TV

‘I Love Dick’ and Female Fantasy, Written in Bold

Though letter-writing is practiced by very few nowadays, it’s at the center of Amazon’s I Love Dick.
By  · Published on June 13th, 2017

Though letter-writing is practiced by very few nowadays, it’s at the center of Amazon’s I Love Dick.

When you picture a Jane Austen novel, one of the images that will most likely figure in your vision is a woman sitting at her desk or at a windowsill, writing a letter. Letter-writing was the main method of communication up until telephones were invented. Yet, letters have maintained a kind of romanticized quality to them, and not just because of their association with Victorian literature. Indeed, Jill Soloway’s entire show I Love Dick hinges upon its protagonist Chris Kraus’ (Kathryn Hahn) letters to Dick (Kevin Bacon), and whether they will get sent or not.

Kathryn Hahn in ‘I Love Dick’

Of course, this is an adaptation of a memoir written by Chris Kraus in the ‘90s, when email was only just catching on and texting was certainly not a thing yet. But the fact that Jill Soloway and Sarah Gubbins decided not to adapt it nor update the technology speaks to the enduring power and theatricality of letter-writing.

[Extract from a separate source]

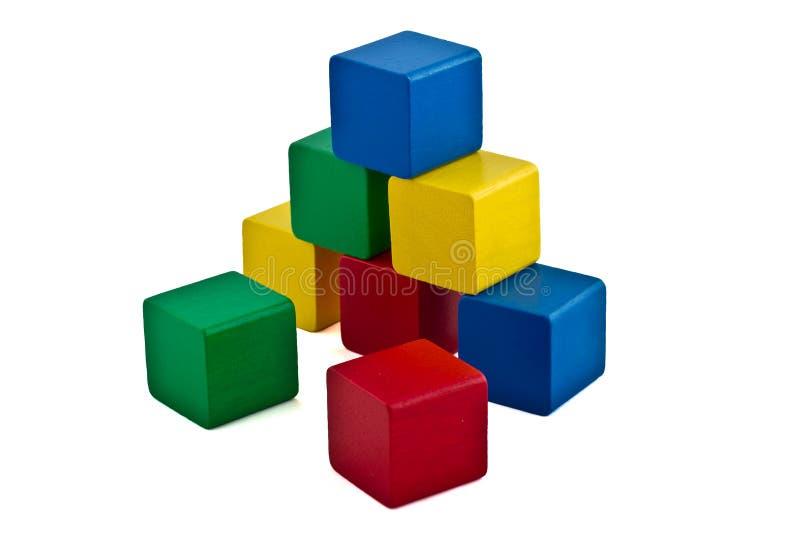 Blocos de apartamentos coloridos - pirâmide foto de stock royalty free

Chris could ostensibly be writing long drafts of emails to Dick or sending him erotic voicemails. Yet, Soloway is clearly interested in the tactility of letters. Chris types her letters, prints them up, and hangs them with clothes pegs on a string above her bed – airing out her dirty laundry.  The unsent letters, read aloud to the viewer (and to her husband Sylvere) contain a kind of scandalous intimacy. Spoken desire, but unsent. It’s telling that Chris classifies her letters as an early draft, as an art project. What Kraus and Soloway have done, both in their respective mediums is to show how an artist does not need to surpass herself in order to make art. She can remain firmly and awkwardly within her own desire, exploring it from within. As Kraus declares in a later episode, “this is not a love letter, this is a manifesto.” And like all manifestos, they are meant to be shared.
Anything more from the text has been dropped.